** Start of Given records **

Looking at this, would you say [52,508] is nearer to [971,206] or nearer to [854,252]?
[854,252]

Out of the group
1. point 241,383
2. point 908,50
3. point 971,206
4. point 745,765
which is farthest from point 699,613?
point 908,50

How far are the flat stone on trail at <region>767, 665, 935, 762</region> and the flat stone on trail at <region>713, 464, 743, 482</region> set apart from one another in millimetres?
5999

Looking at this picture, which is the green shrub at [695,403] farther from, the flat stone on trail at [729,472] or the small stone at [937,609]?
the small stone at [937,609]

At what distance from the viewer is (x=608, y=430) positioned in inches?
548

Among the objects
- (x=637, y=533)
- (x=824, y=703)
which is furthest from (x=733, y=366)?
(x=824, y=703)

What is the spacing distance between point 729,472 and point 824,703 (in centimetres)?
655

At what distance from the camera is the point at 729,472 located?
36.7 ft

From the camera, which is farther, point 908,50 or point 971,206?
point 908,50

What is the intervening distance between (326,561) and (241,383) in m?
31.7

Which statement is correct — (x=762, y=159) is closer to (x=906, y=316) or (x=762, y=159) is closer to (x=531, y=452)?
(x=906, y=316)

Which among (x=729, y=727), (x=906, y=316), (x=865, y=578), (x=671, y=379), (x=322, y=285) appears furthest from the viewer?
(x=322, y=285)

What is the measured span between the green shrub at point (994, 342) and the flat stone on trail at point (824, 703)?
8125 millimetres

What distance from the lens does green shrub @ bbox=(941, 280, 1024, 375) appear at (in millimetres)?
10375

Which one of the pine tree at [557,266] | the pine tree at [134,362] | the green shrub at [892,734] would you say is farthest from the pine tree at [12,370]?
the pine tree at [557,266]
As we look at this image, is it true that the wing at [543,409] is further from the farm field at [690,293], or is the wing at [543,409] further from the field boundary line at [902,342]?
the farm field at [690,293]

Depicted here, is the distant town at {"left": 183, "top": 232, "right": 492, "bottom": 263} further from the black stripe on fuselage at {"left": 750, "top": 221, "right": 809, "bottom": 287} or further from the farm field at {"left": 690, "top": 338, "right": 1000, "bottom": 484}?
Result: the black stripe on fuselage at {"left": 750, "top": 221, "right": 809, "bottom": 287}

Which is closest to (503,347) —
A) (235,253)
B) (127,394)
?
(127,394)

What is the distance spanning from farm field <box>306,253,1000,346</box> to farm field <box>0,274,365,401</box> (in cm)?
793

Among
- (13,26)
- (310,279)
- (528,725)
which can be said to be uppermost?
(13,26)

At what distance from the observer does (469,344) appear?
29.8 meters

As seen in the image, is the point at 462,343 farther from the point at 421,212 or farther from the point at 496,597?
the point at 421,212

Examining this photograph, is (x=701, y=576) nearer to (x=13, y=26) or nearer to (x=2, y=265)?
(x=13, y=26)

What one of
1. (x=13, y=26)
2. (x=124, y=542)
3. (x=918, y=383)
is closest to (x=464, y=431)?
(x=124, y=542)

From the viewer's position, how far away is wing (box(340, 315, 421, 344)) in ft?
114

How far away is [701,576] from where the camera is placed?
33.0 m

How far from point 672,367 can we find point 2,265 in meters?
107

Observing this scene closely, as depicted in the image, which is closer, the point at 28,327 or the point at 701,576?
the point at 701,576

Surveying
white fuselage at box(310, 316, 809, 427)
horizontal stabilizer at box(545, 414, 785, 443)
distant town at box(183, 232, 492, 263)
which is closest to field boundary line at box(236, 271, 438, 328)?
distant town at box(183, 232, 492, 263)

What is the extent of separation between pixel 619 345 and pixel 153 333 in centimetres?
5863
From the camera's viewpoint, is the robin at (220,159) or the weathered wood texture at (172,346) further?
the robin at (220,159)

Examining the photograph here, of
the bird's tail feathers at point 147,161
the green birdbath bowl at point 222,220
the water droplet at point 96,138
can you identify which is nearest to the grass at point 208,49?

** End of Given records **

→ **Task**:
Take the material above and return all of it exactly.

→ **Solution for this task**:
Looking at this, would you say [52,508] is nearer to [971,206] or nearer to [854,252]?
[854,252]

Out of the group
1. point 241,383
2. point 908,50
3. point 971,206
4. point 745,765
which is farthest from point 699,613?
point 908,50

How far are the flat stone on trail at <region>767, 665, 935, 762</region> and the flat stone on trail at <region>713, 464, 743, 482</region> set apart from one another in millimetres?
5999

Looking at this picture, which is the green shrub at [695,403] farther from, the flat stone on trail at [729,472] or the small stone at [937,609]?
the small stone at [937,609]

At what distance from the viewer is (x=608, y=430) positioned in inches?
548

Among the objects
- (x=637, y=533)
- (x=824, y=703)
which is furthest from (x=733, y=366)?
(x=824, y=703)

What is the spacing distance between point 729,472 and point 824,703 (in centimetres)?
655

At what distance from the camera is the point at 729,472 located?
36.7 ft

From the camera, which is farther, point 908,50 or point 971,206?
point 908,50

What is the intervening distance between (326,561) and (241,383) in m?
31.7

Which statement is correct — (x=762, y=159) is closer to (x=906, y=316) or (x=762, y=159) is closer to (x=531, y=452)?
(x=906, y=316)

Which among (x=729, y=727), (x=906, y=316), (x=865, y=578), (x=671, y=379), (x=322, y=285) appears furthest from the viewer?
(x=322, y=285)

What is the measured span between the green shrub at point (994, 342) and the flat stone on trail at point (824, 703)?
8125 millimetres

What distance from the lens does green shrub @ bbox=(941, 280, 1024, 375) appear at (in millimetres)?
10375

Which one of the pine tree at [557,266] | the pine tree at [134,362] | the green shrub at [892,734] would you say is farthest from the pine tree at [12,370]?
the pine tree at [557,266]
As we look at this image, is it true that the wing at [543,409] is further from the farm field at [690,293], or is the wing at [543,409] further from the field boundary line at [902,342]?
the farm field at [690,293]

Depicted here, is the distant town at {"left": 183, "top": 232, "right": 492, "bottom": 263} further from the black stripe on fuselage at {"left": 750, "top": 221, "right": 809, "bottom": 287} or further from the farm field at {"left": 690, "top": 338, "right": 1000, "bottom": 484}?
Result: the black stripe on fuselage at {"left": 750, "top": 221, "right": 809, "bottom": 287}

Which is closest to (503,347) —
A) (235,253)
B) (127,394)
?
(127,394)

What is the distance spanning from farm field <box>306,253,1000,346</box> to farm field <box>0,274,365,401</box> (in cm)?
793

Among
- (13,26)
- (310,279)
- (528,725)
which can be said to be uppermost?
(13,26)

At what distance from the observer does (469,344) appear?
29.8 meters

As seen in the image, is the point at 462,343 farther from the point at 421,212 or farther from the point at 496,597?
the point at 421,212

Examining this photograph, is (x=701, y=576) nearer to (x=13, y=26) or nearer to (x=2, y=265)?
(x=13, y=26)

What one of
1. (x=13, y=26)
2. (x=124, y=542)
3. (x=918, y=383)
is closest to (x=464, y=431)?
(x=124, y=542)

From the viewer's position, how far away is wing (box(340, 315, 421, 344)) in ft?
114

How far away is [701,576] from where the camera is placed?
33.0 m

How far from point 672,367 can we find point 2,265 in meters?
107

Observing this scene closely, as depicted in the image, which is closer, the point at 28,327 or the point at 701,576?
the point at 701,576

Surveying
white fuselage at box(310, 316, 809, 427)
horizontal stabilizer at box(545, 414, 785, 443)
distant town at box(183, 232, 492, 263)
which is closest to field boundary line at box(236, 271, 438, 328)?
distant town at box(183, 232, 492, 263)

What is the extent of separation between pixel 619 345 and pixel 153 333 in centimetres?
5863
From the camera's viewpoint, is the robin at (220,159) or the weathered wood texture at (172,346) further?
the robin at (220,159)

Examining the photograph here, of
the bird's tail feathers at point 147,161
the green birdbath bowl at point 222,220
the water droplet at point 96,138
can you identify which is nearest to the grass at point 208,49?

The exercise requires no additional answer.